While the decision to prescribe biosimilar medicines lies with physicians, patients and their families or carers are often consulted, motivating the NHS to work closely with patient groups to educate about biosimilars. (16)

Overall, the UK biosimilar market is rapidly growing largely due to the highly competitive landscape, but also because of the education of patients and physicians and best-practice sharing among regional commissioners.

"France’s single payer health insurance system and drug pricing model highly contribute to the wide uptake of biosimilar therapeutic"

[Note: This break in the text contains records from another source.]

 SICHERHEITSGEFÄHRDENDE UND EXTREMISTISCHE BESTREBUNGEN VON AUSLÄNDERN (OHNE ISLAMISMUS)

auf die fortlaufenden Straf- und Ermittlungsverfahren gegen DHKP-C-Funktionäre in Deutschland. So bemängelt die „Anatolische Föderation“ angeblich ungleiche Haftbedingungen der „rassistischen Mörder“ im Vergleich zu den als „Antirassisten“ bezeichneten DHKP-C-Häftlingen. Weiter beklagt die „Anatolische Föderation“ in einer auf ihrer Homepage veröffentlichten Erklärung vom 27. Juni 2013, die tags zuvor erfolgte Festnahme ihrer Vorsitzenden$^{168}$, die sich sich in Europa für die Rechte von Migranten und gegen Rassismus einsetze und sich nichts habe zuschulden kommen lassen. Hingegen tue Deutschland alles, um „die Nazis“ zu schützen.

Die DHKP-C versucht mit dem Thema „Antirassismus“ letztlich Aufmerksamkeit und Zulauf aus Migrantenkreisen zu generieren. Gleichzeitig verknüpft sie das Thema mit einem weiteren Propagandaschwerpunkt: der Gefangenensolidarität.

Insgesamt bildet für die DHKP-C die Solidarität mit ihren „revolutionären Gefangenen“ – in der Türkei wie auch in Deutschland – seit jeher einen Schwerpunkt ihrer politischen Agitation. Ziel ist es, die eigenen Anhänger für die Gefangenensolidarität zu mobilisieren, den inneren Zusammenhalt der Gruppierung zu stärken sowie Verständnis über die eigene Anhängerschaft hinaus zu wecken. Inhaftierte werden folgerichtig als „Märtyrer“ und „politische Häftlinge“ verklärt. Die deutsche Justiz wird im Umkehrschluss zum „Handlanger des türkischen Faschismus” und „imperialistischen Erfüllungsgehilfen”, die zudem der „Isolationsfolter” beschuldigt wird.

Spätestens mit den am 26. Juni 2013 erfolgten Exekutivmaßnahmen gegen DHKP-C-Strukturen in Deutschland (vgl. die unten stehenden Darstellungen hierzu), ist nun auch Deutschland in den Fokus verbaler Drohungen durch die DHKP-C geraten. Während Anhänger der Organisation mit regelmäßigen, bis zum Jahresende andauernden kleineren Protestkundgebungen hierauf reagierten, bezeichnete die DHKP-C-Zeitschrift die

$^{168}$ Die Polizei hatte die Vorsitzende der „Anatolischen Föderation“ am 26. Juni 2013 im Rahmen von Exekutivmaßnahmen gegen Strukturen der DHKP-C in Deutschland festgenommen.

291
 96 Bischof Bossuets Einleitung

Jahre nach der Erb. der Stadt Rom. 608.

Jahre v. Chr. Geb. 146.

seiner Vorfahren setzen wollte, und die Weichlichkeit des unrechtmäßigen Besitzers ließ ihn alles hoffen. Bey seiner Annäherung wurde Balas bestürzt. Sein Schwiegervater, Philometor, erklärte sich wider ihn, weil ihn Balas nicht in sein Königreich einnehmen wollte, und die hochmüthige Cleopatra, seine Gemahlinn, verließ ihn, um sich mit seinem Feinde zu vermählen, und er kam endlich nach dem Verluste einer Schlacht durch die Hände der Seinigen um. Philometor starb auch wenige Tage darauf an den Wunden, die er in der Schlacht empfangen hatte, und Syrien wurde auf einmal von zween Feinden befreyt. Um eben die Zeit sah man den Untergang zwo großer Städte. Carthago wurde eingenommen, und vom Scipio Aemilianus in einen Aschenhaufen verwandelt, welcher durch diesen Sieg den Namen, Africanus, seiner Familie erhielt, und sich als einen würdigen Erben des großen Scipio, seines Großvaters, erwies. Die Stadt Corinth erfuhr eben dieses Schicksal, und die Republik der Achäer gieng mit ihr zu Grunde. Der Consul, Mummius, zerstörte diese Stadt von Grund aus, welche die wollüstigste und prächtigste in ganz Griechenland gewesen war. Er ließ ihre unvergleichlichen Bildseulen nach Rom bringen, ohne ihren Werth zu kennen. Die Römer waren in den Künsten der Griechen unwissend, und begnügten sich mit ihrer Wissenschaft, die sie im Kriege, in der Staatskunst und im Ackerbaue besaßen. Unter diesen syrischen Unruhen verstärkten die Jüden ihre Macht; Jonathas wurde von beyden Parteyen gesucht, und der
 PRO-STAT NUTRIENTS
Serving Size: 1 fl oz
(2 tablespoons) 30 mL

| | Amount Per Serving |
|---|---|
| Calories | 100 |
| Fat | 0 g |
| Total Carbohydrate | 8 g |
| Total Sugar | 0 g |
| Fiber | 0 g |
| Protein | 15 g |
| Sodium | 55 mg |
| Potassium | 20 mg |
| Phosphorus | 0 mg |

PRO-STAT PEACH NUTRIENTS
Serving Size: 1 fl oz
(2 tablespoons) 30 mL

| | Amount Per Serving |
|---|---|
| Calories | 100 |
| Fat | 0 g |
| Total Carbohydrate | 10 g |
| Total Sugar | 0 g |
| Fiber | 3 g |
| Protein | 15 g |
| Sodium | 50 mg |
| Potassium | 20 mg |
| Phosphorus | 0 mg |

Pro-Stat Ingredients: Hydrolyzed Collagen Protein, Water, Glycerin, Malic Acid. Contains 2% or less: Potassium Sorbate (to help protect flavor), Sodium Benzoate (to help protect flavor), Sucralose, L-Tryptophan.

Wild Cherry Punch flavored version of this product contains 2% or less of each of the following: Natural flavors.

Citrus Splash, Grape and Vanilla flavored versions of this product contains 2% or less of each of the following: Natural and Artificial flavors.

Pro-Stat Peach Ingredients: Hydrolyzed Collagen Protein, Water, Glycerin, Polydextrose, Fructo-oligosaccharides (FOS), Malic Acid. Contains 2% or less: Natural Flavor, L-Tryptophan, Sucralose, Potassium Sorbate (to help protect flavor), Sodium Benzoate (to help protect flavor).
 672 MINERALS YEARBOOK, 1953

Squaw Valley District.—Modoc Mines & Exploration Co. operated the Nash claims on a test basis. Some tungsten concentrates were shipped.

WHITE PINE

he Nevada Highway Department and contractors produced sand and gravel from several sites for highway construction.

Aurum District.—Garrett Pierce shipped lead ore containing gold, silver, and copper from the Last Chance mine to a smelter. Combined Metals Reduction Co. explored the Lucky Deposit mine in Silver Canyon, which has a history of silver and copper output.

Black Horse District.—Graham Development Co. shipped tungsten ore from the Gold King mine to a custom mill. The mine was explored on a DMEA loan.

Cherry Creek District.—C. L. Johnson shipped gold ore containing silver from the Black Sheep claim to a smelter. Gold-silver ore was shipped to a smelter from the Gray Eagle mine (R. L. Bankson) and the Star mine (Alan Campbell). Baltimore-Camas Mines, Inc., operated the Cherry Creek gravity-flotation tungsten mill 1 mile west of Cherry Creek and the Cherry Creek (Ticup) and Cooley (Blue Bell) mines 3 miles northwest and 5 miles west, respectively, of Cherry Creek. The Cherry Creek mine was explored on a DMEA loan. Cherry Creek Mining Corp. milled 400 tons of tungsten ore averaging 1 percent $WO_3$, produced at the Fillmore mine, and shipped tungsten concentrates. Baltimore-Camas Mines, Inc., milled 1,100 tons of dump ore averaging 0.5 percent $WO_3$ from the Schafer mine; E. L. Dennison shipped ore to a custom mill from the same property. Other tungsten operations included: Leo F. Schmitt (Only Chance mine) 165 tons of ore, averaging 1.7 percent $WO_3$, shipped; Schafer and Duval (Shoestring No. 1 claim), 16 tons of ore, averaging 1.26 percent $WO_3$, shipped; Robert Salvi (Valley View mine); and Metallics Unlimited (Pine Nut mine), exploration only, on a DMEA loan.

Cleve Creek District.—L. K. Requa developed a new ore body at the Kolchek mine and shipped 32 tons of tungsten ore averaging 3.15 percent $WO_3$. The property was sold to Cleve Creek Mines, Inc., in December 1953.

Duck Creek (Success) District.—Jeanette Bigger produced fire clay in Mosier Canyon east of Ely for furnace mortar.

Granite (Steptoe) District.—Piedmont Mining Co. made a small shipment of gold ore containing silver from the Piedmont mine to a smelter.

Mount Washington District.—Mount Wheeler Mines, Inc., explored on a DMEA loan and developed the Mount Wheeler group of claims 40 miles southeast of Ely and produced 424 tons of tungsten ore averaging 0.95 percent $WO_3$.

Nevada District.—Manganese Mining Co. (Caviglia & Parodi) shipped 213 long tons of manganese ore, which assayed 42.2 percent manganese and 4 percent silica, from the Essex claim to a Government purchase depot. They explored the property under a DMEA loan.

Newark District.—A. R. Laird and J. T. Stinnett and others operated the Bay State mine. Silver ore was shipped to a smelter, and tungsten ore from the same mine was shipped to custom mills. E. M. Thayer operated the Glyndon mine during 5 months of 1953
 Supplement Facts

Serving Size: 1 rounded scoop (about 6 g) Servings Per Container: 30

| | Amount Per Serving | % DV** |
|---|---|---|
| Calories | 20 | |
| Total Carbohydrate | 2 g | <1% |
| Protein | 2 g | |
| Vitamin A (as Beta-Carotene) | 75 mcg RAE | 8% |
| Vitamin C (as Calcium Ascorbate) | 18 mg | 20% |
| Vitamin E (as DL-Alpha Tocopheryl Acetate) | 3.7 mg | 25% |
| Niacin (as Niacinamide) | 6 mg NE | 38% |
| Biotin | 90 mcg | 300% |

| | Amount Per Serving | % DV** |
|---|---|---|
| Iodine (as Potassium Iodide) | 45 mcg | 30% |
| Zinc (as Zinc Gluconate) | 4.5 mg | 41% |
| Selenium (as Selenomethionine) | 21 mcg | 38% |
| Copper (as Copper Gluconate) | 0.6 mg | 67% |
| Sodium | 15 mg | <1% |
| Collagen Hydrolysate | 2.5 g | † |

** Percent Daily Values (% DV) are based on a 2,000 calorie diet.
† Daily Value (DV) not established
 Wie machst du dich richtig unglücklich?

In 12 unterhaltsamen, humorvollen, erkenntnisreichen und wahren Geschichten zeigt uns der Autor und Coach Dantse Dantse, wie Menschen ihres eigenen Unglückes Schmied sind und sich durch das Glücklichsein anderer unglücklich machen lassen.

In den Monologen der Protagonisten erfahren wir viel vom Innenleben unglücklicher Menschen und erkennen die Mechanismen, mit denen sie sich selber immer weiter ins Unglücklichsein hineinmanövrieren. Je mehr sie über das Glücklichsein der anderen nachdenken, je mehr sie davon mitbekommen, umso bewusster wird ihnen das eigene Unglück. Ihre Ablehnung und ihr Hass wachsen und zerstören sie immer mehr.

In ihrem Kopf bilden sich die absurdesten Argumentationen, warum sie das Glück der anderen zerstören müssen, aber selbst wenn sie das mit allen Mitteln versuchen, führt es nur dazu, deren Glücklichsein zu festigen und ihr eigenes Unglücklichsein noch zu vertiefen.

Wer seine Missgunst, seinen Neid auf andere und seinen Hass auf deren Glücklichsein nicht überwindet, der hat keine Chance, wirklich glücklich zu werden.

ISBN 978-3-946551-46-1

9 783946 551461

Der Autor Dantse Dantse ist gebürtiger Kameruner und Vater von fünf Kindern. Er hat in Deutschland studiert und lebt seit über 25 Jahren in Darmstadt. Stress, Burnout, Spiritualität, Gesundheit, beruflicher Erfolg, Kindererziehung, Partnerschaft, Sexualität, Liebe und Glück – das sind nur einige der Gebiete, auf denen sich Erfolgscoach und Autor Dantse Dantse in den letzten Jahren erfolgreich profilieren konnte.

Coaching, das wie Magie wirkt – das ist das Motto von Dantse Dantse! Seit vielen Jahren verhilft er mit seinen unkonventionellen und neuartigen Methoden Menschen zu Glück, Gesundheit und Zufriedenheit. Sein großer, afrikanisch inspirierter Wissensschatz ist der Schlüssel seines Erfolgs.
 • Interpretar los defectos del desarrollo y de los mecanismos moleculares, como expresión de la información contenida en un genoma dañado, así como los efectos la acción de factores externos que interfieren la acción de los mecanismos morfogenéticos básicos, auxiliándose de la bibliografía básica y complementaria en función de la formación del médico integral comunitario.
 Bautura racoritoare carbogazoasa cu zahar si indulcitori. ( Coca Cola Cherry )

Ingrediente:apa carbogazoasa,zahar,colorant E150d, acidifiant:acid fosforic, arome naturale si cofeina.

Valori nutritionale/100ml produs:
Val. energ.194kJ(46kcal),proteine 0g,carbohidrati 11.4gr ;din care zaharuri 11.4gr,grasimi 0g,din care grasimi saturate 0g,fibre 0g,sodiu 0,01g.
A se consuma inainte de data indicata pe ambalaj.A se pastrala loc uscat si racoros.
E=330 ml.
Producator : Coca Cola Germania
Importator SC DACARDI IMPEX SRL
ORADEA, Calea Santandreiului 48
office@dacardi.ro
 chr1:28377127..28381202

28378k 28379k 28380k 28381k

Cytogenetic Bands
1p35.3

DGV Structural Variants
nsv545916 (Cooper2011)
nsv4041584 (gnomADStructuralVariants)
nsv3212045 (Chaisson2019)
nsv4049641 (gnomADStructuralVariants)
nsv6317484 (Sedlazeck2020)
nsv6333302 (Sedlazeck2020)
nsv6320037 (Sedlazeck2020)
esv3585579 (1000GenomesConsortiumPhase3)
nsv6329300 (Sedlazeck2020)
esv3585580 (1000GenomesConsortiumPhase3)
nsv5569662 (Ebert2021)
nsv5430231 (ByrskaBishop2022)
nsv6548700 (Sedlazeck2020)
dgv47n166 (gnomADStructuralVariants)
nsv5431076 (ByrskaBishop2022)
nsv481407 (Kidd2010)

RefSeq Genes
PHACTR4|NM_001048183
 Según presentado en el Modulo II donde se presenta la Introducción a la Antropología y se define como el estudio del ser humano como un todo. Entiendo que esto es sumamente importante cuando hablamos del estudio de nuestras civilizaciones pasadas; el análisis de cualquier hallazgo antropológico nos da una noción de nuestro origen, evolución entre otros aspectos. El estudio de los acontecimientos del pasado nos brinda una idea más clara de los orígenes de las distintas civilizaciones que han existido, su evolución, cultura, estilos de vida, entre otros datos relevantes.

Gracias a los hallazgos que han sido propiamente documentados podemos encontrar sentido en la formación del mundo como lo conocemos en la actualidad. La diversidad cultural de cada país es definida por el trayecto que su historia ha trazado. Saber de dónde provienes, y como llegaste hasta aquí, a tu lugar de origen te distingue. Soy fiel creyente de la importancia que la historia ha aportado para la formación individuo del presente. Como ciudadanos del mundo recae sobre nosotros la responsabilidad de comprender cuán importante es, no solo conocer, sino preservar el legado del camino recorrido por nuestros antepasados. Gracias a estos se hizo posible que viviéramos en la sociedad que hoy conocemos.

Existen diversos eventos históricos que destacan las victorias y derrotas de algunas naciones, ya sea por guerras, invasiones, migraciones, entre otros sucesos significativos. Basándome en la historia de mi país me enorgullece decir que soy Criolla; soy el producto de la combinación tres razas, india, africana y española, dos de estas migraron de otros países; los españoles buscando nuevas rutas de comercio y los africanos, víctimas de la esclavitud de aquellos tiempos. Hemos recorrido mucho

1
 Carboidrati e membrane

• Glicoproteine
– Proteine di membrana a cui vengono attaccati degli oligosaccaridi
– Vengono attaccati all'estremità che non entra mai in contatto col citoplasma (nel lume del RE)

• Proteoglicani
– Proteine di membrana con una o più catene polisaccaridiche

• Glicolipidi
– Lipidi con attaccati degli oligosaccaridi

Mandatory discounts and single-winner tenders have led to inconsistent biosimilar uptake across regions in Italy

In Italy, biosimilar uptake has been steadily increasing, with annual economic savings of €130 million estimated solely for anti-TNF-α biosimilars between 2019 and 2022. (17) This has been incentivized by biosimilar policies both at the national and loco-regional levels. At the national level, the Italian Medicines Agency (Agenzia Italiana del Farmaco, AIFA) has so far issued two concept papers on biosimilars to promote their use (18,19). In these, AIFA has positioned biosimilars as interchangeable, safe, and effective therapeutic alternatives to related originators both for naïve and non-naïve patients, and even for extrapolation of therapeutic indications. For pricing and reimbursement negotiations, AIFA has also mandated biosimilars to be priced at a minimum 20% discount to the originator with the intention of achieving savings by developing a competitive market (20). However, despite national regulations, biosimilar uptake has witnessed great variability across the country due to different policies adopted by the Regional Health Authorities (RHAs) in Italy’s twenty regions and two autonomous provinces, who are fiscally responsible for procuring biosimilar tenders for their hospitals and local health authorities. (21) Tendering is limited to the inpatient sector, with no such element in place for outpatient settings, as biosimilars are excluded from “transparency lists” of equivalent medicines which would support automatic substitution at the pharmacy level. (21) While the regionality of tenders develops business opportunities for biosimilar manufacturers, they are awarded on a single-winner basis to the lowest bidder. Additionally, multi-winner tenders are only used when there are more than three biosimilars available, which limits sustainable market growth. (22)

Another factor relating to regional variability in biosimilar adoption is differential setting of prescription quotas by loco-regional payers, which serve as prescribing guidelines for physicians. (23) While RHAs may recommend predefined targets, local authorities have the autonomy to implement these quotas with related incentives/sanctions for physicians, or to further integrate them with additional guidelines set by them, thereby leading to irregular adoption locally. Moreover, these quotas are not binding, and there is currently no mechanism to ensure they are complied with. Hence, real-world data shows that the prescribing targets are not met in many regions. (24)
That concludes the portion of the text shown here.